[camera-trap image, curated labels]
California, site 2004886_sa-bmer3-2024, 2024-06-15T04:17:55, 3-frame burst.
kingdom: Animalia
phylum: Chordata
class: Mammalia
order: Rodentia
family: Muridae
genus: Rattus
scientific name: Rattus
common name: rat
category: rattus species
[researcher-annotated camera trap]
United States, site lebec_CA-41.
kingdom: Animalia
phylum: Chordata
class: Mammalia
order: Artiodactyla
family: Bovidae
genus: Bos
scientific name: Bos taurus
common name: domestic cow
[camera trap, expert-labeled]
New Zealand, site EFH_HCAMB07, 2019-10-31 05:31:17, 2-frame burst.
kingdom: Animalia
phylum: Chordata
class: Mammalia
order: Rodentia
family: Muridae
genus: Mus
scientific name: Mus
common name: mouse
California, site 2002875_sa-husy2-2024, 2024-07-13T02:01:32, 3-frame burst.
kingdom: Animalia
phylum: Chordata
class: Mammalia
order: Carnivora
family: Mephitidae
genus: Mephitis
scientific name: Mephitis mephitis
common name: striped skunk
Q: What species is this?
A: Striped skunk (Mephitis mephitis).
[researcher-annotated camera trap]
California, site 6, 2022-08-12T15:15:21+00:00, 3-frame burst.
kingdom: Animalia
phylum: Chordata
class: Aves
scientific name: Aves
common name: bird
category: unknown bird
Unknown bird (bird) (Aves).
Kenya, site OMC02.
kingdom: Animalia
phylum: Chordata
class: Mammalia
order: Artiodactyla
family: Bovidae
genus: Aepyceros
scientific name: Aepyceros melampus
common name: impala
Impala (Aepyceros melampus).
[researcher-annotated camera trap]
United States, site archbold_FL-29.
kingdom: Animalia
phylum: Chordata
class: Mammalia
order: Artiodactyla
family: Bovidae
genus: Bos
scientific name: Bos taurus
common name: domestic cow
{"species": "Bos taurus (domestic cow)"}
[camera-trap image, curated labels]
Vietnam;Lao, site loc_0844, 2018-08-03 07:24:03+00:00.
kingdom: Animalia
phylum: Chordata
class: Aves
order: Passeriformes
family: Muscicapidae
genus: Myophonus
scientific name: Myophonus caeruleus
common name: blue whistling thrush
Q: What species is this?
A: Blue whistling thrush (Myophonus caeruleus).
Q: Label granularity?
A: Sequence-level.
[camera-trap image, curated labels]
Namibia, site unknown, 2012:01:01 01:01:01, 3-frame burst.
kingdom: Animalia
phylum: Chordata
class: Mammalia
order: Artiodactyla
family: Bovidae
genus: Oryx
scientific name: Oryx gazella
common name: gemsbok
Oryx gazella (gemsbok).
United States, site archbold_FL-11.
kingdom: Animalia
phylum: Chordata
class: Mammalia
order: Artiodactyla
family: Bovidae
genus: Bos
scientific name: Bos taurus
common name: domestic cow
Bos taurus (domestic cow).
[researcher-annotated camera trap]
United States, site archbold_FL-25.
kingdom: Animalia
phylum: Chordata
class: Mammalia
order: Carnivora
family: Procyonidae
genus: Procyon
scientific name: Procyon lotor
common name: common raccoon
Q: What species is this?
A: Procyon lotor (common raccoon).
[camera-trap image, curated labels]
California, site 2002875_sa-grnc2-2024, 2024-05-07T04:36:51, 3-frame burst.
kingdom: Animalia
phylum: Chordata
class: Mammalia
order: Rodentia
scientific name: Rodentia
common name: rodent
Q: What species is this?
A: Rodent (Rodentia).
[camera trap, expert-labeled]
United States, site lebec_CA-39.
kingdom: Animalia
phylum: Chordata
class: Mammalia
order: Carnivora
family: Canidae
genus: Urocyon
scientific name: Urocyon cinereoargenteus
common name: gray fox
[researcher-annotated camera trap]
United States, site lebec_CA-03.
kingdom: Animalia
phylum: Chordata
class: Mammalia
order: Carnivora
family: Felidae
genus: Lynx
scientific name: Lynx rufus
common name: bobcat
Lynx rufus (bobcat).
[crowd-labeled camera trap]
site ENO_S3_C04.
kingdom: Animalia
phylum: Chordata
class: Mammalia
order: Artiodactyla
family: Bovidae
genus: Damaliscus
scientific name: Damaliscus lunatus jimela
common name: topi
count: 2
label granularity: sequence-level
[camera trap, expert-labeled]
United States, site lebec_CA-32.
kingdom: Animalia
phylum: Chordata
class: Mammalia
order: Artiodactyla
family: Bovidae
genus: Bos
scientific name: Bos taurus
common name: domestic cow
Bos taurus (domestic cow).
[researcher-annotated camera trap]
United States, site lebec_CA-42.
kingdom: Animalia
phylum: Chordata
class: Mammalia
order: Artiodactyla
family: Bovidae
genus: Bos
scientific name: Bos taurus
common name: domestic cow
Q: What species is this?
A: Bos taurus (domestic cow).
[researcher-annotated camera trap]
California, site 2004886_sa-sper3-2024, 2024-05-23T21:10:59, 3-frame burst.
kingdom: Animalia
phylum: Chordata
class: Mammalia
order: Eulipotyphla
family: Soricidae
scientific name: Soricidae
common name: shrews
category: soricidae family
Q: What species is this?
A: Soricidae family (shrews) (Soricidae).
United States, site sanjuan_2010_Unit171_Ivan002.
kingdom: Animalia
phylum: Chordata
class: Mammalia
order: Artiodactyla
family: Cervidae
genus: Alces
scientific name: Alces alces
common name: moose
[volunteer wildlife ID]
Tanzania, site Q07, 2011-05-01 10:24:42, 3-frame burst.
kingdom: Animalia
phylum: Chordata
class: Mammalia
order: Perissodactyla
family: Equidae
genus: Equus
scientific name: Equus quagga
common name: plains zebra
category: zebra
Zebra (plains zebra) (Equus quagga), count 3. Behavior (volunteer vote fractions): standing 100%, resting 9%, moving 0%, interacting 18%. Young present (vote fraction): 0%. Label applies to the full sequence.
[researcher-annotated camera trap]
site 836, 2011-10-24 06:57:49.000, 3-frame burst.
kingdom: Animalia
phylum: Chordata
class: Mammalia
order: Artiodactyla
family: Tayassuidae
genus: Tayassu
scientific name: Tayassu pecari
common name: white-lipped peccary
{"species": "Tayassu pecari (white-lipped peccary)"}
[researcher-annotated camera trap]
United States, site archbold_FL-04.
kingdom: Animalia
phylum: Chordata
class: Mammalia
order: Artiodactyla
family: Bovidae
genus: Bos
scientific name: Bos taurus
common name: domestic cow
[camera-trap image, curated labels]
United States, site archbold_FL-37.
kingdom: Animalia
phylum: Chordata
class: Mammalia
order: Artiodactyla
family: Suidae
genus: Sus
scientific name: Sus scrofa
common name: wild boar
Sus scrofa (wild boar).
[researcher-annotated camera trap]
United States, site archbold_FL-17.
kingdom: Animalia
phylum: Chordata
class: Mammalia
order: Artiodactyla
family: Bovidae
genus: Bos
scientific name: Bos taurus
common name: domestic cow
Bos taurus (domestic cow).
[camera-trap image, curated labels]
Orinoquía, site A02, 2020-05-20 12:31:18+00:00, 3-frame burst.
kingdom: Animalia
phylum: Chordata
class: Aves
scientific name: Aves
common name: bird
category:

..........

Filter the listing for the word "level" and copy each line that has it.

A: Sequence-level.
label granularity: sequence-level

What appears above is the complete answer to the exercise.